CENA #12 EXT – RIACHO/JARDIM – MANHÃ

Abel retira uma lasca da árvore, quebra-o e tenta colocar no relógio desenhado no livro, mas eles caem. Outra árvore. Outra tentativa. Abel fica cabisbaixa, um plano seqüência a acompanha ate o corredor.


CENA #13 INT – CORREDOR – MANHÃ

Abel entra no corredor e, ao longe, vê-se sair de uma porta e entrar em outra. As páginas do livro começam a passar rapidamente. Uma luz ilumina o rosto de Abel. Música. Sobrepostas, várias faixas etárias de Abel passam pelo corredor e entram em portas distintas, as idades aparecerão de maneira crescente, de forma que a última será uma senhora que percorre todo o corredor passando por Abel.

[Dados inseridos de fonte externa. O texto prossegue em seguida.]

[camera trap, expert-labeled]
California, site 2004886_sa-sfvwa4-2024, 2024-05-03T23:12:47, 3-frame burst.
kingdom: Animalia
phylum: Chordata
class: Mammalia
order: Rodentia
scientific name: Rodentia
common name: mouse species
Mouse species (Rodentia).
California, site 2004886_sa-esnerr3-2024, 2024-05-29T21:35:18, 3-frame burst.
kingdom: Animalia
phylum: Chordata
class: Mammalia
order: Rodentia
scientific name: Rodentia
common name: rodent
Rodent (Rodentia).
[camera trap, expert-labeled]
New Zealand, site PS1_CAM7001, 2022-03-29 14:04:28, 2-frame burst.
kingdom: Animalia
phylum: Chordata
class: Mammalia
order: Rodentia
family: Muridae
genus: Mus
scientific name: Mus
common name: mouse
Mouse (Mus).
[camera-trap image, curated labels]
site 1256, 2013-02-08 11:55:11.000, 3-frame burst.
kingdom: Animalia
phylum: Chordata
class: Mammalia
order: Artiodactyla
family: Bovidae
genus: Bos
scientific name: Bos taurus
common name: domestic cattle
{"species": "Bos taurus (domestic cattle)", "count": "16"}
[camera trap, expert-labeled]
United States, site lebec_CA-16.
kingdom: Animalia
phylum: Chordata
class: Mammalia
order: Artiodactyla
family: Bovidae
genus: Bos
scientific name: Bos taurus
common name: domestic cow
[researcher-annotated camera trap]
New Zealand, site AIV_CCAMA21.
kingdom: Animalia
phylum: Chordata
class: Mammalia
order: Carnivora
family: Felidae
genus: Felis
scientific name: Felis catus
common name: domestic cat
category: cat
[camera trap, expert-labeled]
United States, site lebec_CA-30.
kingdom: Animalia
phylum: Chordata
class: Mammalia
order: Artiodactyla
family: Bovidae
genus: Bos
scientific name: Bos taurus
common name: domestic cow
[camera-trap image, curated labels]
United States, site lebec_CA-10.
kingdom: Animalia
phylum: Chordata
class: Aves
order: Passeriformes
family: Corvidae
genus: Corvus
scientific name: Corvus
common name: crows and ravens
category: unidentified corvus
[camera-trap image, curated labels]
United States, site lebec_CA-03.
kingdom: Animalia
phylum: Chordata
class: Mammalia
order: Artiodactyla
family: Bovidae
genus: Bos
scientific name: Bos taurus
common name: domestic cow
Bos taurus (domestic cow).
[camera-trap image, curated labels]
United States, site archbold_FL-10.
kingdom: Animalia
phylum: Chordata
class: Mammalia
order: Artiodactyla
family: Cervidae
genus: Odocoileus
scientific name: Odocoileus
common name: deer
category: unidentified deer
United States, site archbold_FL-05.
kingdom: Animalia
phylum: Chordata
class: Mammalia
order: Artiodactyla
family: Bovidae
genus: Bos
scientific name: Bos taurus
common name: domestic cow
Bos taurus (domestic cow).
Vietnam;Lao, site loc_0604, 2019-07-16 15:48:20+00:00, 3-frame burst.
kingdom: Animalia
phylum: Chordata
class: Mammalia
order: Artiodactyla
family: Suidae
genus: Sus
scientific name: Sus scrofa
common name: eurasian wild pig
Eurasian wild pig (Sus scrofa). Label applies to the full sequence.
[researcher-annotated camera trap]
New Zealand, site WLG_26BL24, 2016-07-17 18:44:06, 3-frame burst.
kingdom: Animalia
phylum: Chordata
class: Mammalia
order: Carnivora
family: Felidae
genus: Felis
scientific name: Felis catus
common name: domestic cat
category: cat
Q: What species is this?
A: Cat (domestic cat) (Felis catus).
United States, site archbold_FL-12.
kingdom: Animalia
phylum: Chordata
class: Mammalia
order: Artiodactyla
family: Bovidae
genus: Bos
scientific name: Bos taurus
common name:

Abel fecha o livro e o abraça. Baixa a cabeça. Abel ouve a velha e caminha devagar até ela, no quarto.

OBS: Pode ser uma edição paralela com a velha deitada e falando sozinha. Ponteiros podem ir desaparecendo de acordo com a narração da velha.

ABEL/VELHA O.S.
Deitaram ambas a repousar, a memória e a velha. Estavam exaustas. A memória se ia aos poucos, a velha lembrava e a lembrança morria, ao passo que só as memórias que conseguiram fugir sobreviveram.


CENA #14 INT – QUARTO NOVO DE ABEL – MANHÃ

O quarto está modificado. Há muitas fotografias por ele, ainda flores secas. (se os ponteiros forem sumindo aos poucos, só um par de ponteiros restará). Abel/livro fica parada na porta olhando a velha falar.

A velha olha para Abel e fala como que buscando na memória.

VELHA
Eu lembro de ti...

Suspira cansada. Olhando pra cima... 

VELHA (cont.)
O que vem... depois?

Abel olha para a senhora. Abre o livro nas últimas páginas; penúltima página, as últimas palavras escritas serão os últimos diálogos da velha. Abel virá a página e acaba o livro. Ela o fecha, olha para a velha que sorri até ‘dormir’.